Tradisi di atas ini jelas hukumnya bid’ah dan agama tidak membenarkannya karana Rasulullah saw tidak pernah mengerjakannya juga mencontohkannya, walau larangannya pun tidak ada. Jika tradisi itu kita biarkan, kita setujui dengan alasan mencari keridloan Allah dan untuk mengantarkan orang yang meninggal supaya mendapat kasih dan rahmat Allah swt, kita sebenarnya berburuk sangka (su’u zhon) terhadap Rasulullah s.a.w. dan sahabat-sahabatnya.
Nauzubillahimin zalik!

Contoh lain ialah melafazkan niat ketika akan mengerjakan ibadah (seperti membaca ‘Usholli’ ketika hendak memulai sholat), padahal Rasulullah saw tidak pernah mengerjakannya. Contoh lain, Imam berdoa sesudah sholat subuh dan asar sambil menghadap makmum dan disambut oleh makmum mengaminkannya. Nabi tidak pernah berbuat demikian walaupun sekali. Amalan tersebut wajib kita tinggalkan dan bid’ah hukumnya kalau dikerjakan.

Kehawatiran terhadap amalan ibadah yang banyak dikerjakan orang yang nabi sendiri dan para sahabat tidak pernah mengamalkannya. Padahal merekalah sebenarnya yang lebih patut untuk mengamalkannya bila sekiranya hal tersebut dipandang baik sebagai jalan untuk bertaqarrub kepada Allah swt.

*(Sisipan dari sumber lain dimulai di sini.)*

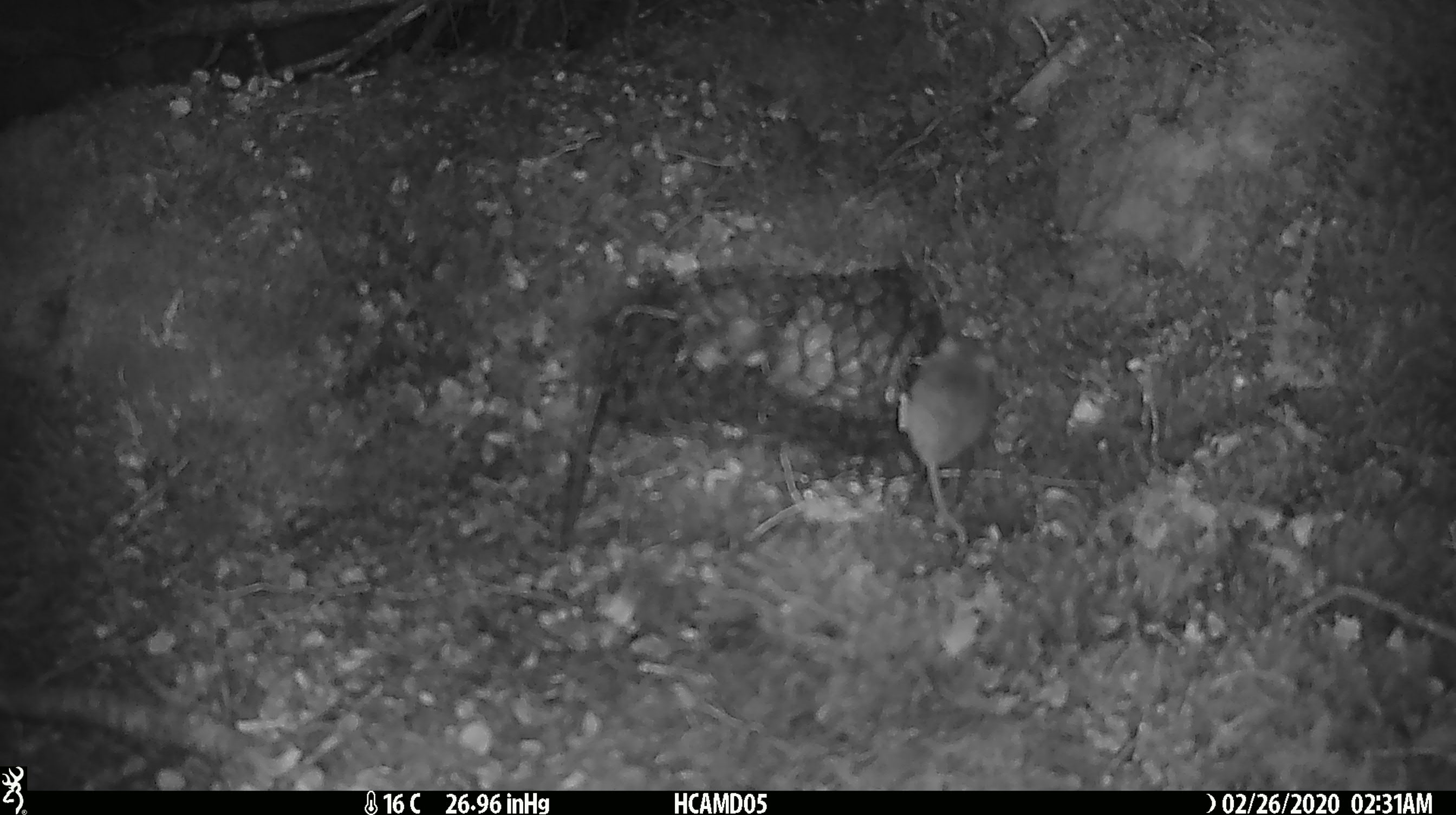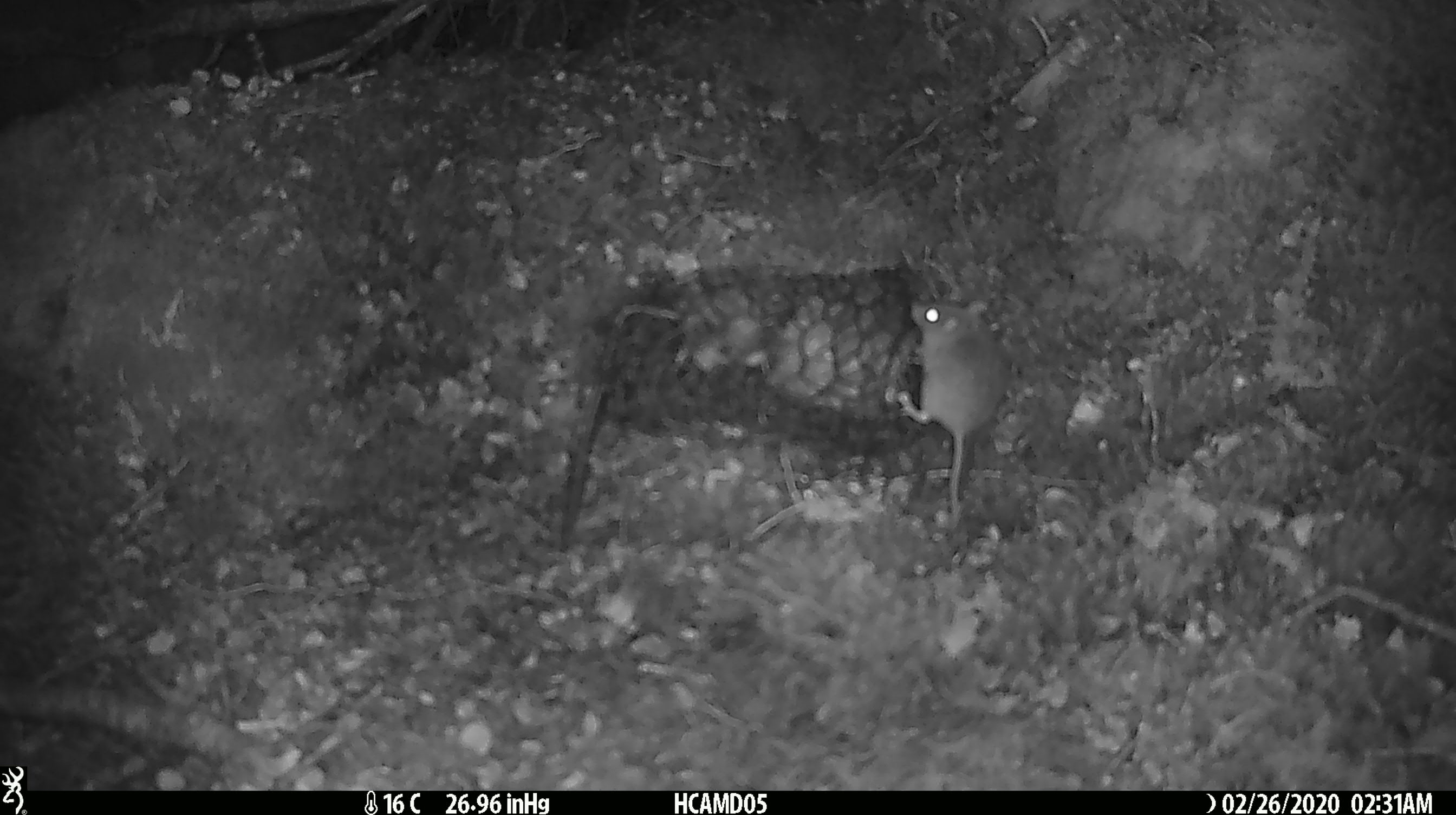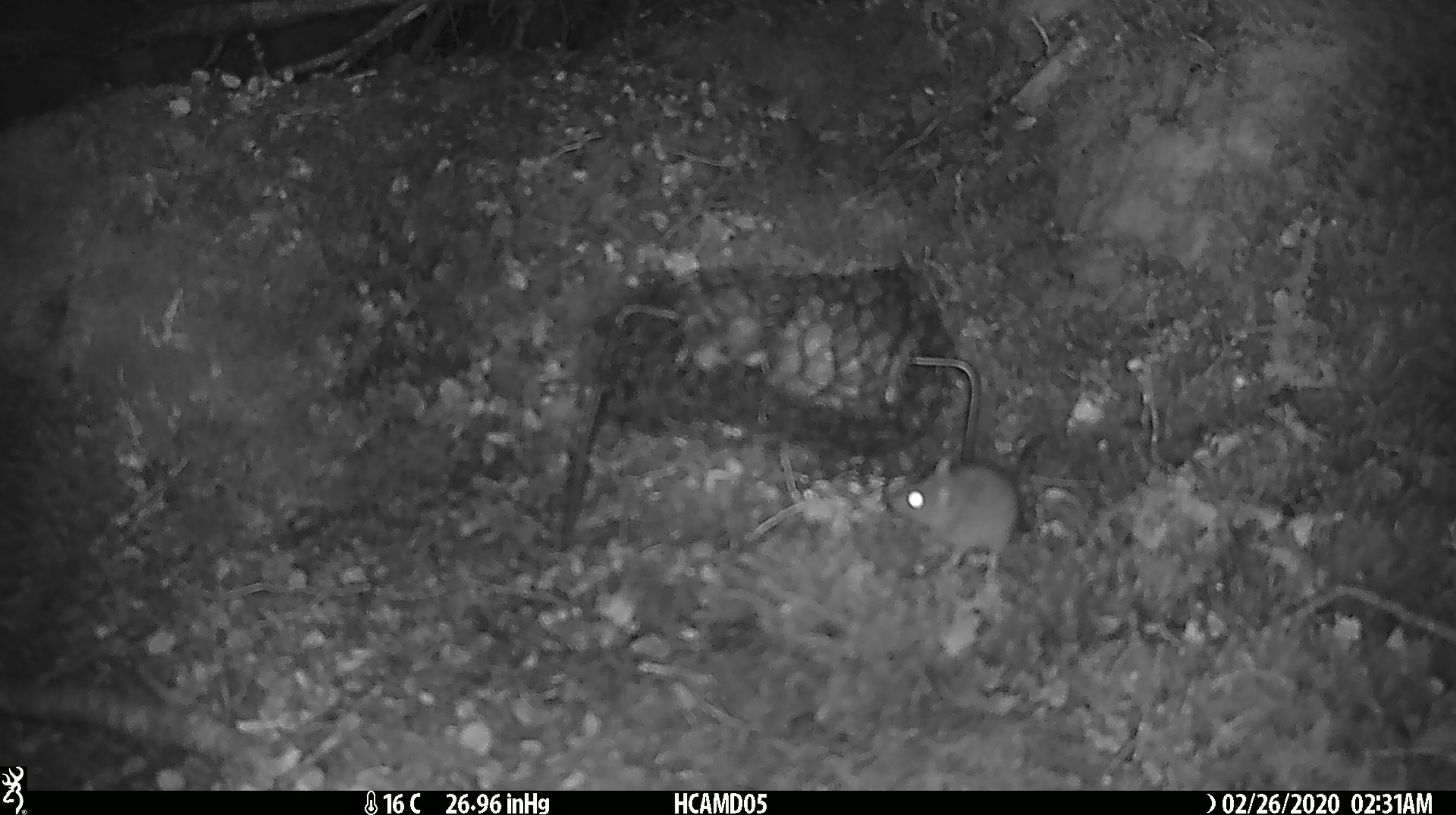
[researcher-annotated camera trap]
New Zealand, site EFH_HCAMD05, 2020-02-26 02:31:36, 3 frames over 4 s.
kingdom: Animalia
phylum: Chordata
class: Mammalia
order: Rodentia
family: Muridae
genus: Mus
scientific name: Mus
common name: mouse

Mengapa kita harus memberatkan diri terhadap sesuatu yang Allah sendiri sudah memberikan keringanan (rukhsah)? Mengapa pula kita harus menyibukkan diri pada sesuatu yang Allah sendiri mendiamkannya? Bahkan Nabi s.a.w. sendiri pernah bersabda yang bermaksud:
“Sesungguhnya Allah telah menetapkan beberapa ketetapan maka jangan kamu sia-siakan dia. Allah telah menentukan beberapa ketentuan, maka jangan langgar dia. Allah telah mendiamkan beberapa perkara sebagai rahmat untuk kamu bukan lantaran lupa, maka jangan kamu perbincangkan dia”. (Riwayat Daruquthni, Ibn Solah menilai hasan)
Bid’ah Haqiqi
Bid’ah Haqiqi misalnya tawaf di kuburan orang yang sudah meninggal dunia seperti tawaf di Baitullah. Contoh lain misalnya membujang seperti pendeta dengan menganggap dirinya suci. Bid’ah semacam ini tidak banyak terdapat di kalangan masyarakat kita.

Bid’ah Idafi
Bid’ah idafi ialah masalah-masalah yang dapat ditinjau dari berbagai segi; dari satu sudut boleh menjadi sunnah tapi dari sudut lain boleh menjadi bid’ah.
Jika dilihat dari satu sudut, kita akan menjumpai bahwa masalah tersebut berlandaskan kaidah yang baik dan nas yang jelas. Tetapi jika dilihat dari sudut lain, kita dapati unsur-unsur bid’ah yang jelas. Contohnya, membaca tasbih (subhanallah), tahmid (alhamdulillah) dan takbir (Allahu Akbar) sesudah sholat. Kesemuanya itu merupakan sunnah dan seluruh ulama sudah menyepakatinya. Tidak satu pun di antara mereka yang menentangnya karana memang ada dalil-dalil dari beberapa hadis sahih. Bahkan Rasulullah s.a.w. dan para sahabatnya selalu berbuat demikian. Namun mereka melakukannya dengan sendiri-sendiri dan dengan sirr (tersembunyi).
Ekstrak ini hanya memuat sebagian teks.